La informalidad laboral, un reflejo de la vulnerabilidad en el mercado de trabajo.
“Descubre cómo la sociedad dominicana se enfrenta a la bipolaridad emocional y la falta de comprensión de sus causas, ¿cómo podemos cambiar el retrato…
En la República Dominicana, la publicación de informes globales y regionales por parte de instituciones como el Foro Económico Mundial, el Banco Mundial, la OCDE, el BID, la CEPAL y el FMI desencadena una reacción bipartita en la sociedad. Por un lado, los medios y las redes sociales se llenan de homenajes al pesimismo, mientras que por otro lado, la gente vuelve a festejar la vida y a rumiar las quejas. Esta transición es espectacular, revelando el carácter movedizo de las masas y la bipolaridad emocional de una sociedad sin pensamiento orgánico.
La sociedad dominicana parece estar atrapada en una dinámica de causa y efecto, donde el retrato estadístico de nuestras carencias se ve reflejado en la actitud subjetiva de la población. Para optimizar la realidad objetiva, es necesario cambiar la actitud subjetiva. Sin embargo, la sociedad no ha entendido las causas de su estado, adoleciendo de una comprensión robusta de su visión y realidad. La educación no ha llegado a tanto, y la gente muestra un dócil asentimiento a su realidad, basado en el pesimismo social y la apatía prohijada por la comodidad individual.
La sociedad dominicana se divide en dos grupos: los que resisten un "sistema del carajo" y los que les importa un "carajo el sistema". En medio de esta disyuntiva, se escurre una clase política que "vive del sistema" y en tal condición le importa "otro carajo" su futuro. La clase política y los centros que controlan la economía tienen poderes de presión para reestructurar la distribución del gasto y del ingreso, la inversión social, la transparencia pública, las políticas sociales de protección y seguridad a segmentos vulnerables.
La crisis global ha truncado la perspectiva "incrementalista" de la sociedad occidental, y asoman entonces los miedos, las dudas y las ansiedades. En la República Dominicana, el futuro óptimo es sobrevivir al presente, con una proyección lineal de sus expectativas. Esta decepción se manifiesta como "venganza ideológica" en algunas sociedades políticas de Occidente, que han optado por insubordinarse "a su manera", reprochando los modelos políticos y económicos tradicionales a través de propuestas "alternas".
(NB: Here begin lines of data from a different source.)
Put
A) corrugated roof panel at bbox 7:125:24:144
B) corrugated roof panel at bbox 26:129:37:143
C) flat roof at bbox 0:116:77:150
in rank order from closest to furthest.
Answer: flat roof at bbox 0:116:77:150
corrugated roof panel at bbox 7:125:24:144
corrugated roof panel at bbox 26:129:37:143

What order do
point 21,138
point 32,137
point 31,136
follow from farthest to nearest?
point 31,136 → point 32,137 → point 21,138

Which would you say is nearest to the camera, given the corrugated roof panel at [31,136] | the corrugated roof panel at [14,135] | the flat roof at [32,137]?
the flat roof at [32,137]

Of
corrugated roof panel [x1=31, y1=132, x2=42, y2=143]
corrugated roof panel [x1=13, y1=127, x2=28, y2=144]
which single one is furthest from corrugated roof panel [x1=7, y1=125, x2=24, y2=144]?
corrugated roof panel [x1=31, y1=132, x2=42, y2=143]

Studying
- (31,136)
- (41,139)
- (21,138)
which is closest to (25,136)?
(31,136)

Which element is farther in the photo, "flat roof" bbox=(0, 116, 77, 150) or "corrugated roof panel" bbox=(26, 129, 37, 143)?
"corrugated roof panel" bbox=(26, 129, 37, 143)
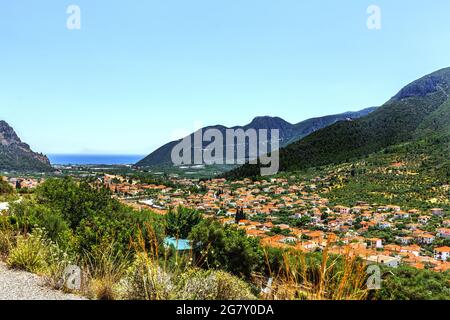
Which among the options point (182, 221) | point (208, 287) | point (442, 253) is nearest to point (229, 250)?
point (182, 221)

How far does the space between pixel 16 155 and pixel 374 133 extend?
283ft

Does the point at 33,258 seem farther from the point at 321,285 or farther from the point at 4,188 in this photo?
the point at 4,188

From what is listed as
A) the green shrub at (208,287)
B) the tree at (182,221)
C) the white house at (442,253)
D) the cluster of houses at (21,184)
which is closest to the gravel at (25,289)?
the green shrub at (208,287)

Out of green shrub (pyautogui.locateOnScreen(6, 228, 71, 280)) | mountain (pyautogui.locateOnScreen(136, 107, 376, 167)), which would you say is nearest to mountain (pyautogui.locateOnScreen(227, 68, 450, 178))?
mountain (pyautogui.locateOnScreen(136, 107, 376, 167))

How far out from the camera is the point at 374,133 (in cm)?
7038

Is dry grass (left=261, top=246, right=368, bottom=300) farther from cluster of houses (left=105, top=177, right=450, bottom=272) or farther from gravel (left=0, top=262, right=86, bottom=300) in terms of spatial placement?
cluster of houses (left=105, top=177, right=450, bottom=272)

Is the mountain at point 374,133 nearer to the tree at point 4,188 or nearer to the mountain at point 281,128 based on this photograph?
the mountain at point 281,128

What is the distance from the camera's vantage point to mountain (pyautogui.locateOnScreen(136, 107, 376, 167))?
139 m

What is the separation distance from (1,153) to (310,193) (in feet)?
246

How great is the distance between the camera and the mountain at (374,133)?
6372cm

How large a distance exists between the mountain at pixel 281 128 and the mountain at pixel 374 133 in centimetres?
5623
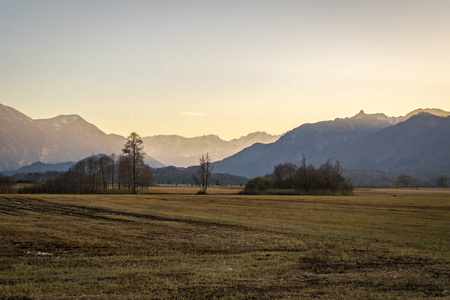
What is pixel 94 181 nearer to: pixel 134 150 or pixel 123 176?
pixel 123 176

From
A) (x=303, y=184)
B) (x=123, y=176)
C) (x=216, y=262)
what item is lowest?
(x=216, y=262)

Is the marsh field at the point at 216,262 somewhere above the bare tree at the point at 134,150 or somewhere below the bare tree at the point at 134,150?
below

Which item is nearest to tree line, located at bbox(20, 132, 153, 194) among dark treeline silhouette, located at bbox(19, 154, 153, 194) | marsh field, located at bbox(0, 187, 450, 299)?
dark treeline silhouette, located at bbox(19, 154, 153, 194)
La falta de reformas significativas en la República Dominicana se debe a que los beneficios del progreso van a los que dominan el sistema. Los gobiernos se ven obligados a diluir sus intenciones en intenciones, y ninguna reforma se atreve a asumir la seguridad social, eléctrica, fiscal, entre otras. Esta situación se ha mantenido durante tres décadas, y no hay razones para aceptar que andamos mal en un "ordenamiento" que, a pesar de sus agotamientos, funciona dentro de "su racionalidad".
Los centros que controlan la economía tienen poderes de presión para reestructurar la distribución del gasto y del ingreso, la inversión social, la transparencia pública, las políticas sociales de protección y seguridad a segmentos vulnerables. Sin embargo, para ellos, estos problemas son del Estado, y su contribución más épica es el empleo, que se crean acreedores del cielo cuando proclaman los miles de puestos que generan como si eso fuera un acto de espontánea filantropía.
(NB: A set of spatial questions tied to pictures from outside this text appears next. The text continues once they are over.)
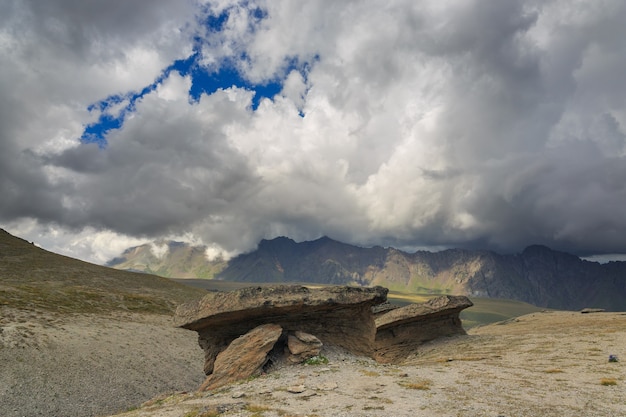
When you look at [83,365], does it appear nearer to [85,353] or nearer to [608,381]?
[85,353]

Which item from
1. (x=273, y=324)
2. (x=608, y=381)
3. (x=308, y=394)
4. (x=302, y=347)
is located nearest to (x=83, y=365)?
(x=273, y=324)

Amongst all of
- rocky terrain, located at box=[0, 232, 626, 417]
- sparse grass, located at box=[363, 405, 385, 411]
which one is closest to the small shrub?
rocky terrain, located at box=[0, 232, 626, 417]

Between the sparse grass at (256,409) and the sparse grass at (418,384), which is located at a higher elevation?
the sparse grass at (256,409)

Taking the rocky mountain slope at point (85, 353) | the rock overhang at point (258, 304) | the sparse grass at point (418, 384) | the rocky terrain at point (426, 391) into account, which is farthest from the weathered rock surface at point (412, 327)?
the sparse grass at point (418, 384)

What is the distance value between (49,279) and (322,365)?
106 metres

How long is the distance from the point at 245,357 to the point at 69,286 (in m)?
89.3

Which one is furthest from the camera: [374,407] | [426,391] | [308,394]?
[426,391]

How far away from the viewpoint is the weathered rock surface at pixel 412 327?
50594 millimetres

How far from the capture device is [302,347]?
28.4 m

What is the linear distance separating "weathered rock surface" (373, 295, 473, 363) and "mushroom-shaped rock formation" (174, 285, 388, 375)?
55.7 ft

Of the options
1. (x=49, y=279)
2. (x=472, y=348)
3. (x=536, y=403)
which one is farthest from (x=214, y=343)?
(x=49, y=279)

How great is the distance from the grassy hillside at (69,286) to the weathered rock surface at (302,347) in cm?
4876

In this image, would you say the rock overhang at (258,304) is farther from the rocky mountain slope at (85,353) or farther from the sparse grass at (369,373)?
the rocky mountain slope at (85,353)

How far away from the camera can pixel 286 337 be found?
1192 inches
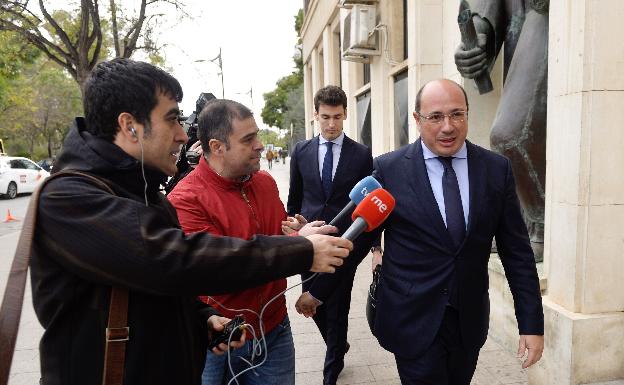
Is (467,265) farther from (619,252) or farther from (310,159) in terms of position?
(310,159)

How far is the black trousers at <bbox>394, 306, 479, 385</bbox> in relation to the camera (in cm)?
208

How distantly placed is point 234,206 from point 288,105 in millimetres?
40300

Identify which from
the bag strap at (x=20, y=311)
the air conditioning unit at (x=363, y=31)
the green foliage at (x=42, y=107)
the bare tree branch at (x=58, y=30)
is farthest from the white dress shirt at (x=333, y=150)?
the green foliage at (x=42, y=107)

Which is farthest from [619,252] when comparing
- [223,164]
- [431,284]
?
[223,164]

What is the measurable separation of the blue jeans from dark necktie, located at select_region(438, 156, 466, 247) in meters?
0.89

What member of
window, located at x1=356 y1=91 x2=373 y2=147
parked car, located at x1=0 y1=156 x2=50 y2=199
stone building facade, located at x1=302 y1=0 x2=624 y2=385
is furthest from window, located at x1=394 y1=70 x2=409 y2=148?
parked car, located at x1=0 y1=156 x2=50 y2=199

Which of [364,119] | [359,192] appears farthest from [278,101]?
[359,192]

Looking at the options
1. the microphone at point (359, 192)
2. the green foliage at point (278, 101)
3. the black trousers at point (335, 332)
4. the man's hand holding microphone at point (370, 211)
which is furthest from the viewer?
the green foliage at point (278, 101)

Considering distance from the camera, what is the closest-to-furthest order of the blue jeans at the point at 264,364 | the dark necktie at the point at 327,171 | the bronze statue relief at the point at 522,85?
the blue jeans at the point at 264,364
the bronze statue relief at the point at 522,85
the dark necktie at the point at 327,171

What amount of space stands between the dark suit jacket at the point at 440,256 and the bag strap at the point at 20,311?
4.13 ft

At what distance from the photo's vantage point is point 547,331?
3.19m

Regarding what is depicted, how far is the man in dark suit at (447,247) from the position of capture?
6.68ft

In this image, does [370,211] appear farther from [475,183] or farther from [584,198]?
[584,198]

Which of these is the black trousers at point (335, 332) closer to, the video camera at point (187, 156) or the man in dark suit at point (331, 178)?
the man in dark suit at point (331, 178)
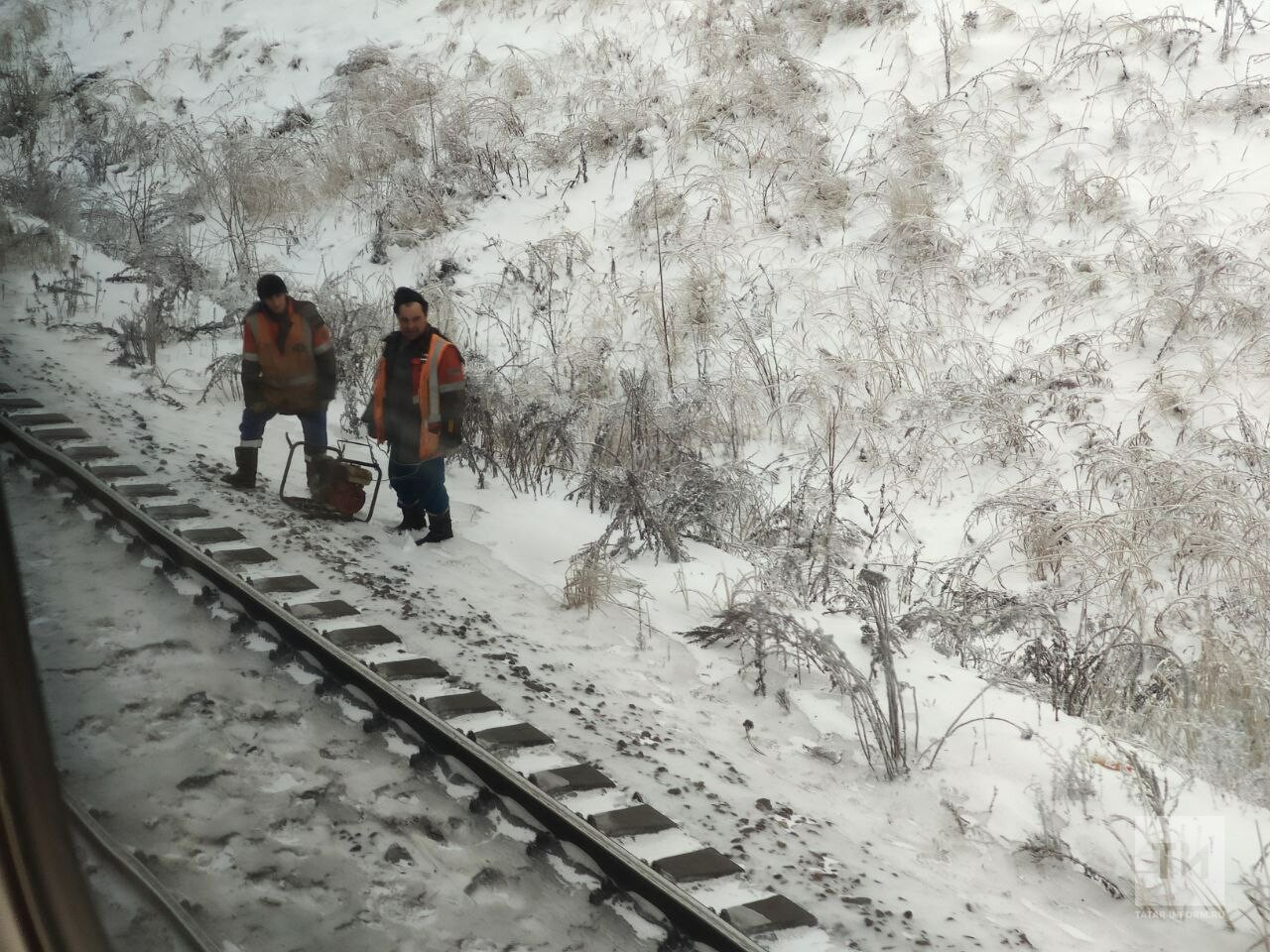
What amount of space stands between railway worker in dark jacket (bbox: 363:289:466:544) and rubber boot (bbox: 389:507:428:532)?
3.5 inches

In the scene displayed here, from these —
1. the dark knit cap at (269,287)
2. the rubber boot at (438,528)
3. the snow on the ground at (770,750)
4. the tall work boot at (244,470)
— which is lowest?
the snow on the ground at (770,750)

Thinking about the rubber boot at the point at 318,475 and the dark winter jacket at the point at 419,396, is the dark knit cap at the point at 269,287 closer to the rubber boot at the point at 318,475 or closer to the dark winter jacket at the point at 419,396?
the dark winter jacket at the point at 419,396

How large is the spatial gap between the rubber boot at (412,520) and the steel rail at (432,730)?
5.14 ft

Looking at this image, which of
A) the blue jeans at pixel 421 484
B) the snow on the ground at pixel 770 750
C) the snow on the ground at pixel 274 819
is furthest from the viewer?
the blue jeans at pixel 421 484

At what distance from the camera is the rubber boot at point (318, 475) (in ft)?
19.9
En resumen, la sociedad dominicana se encuentra atrapada en una dinámica de causa y efecto, donde el retrato estadístico de nuestras carencias se ve reflejado en la actitud subjetiva de la población. Para optimizar la realidad objetiva, es necesario cambiar la actitud subjetiva, pero parece que esta tarea es demasiado compleja para la sociedad dominicana.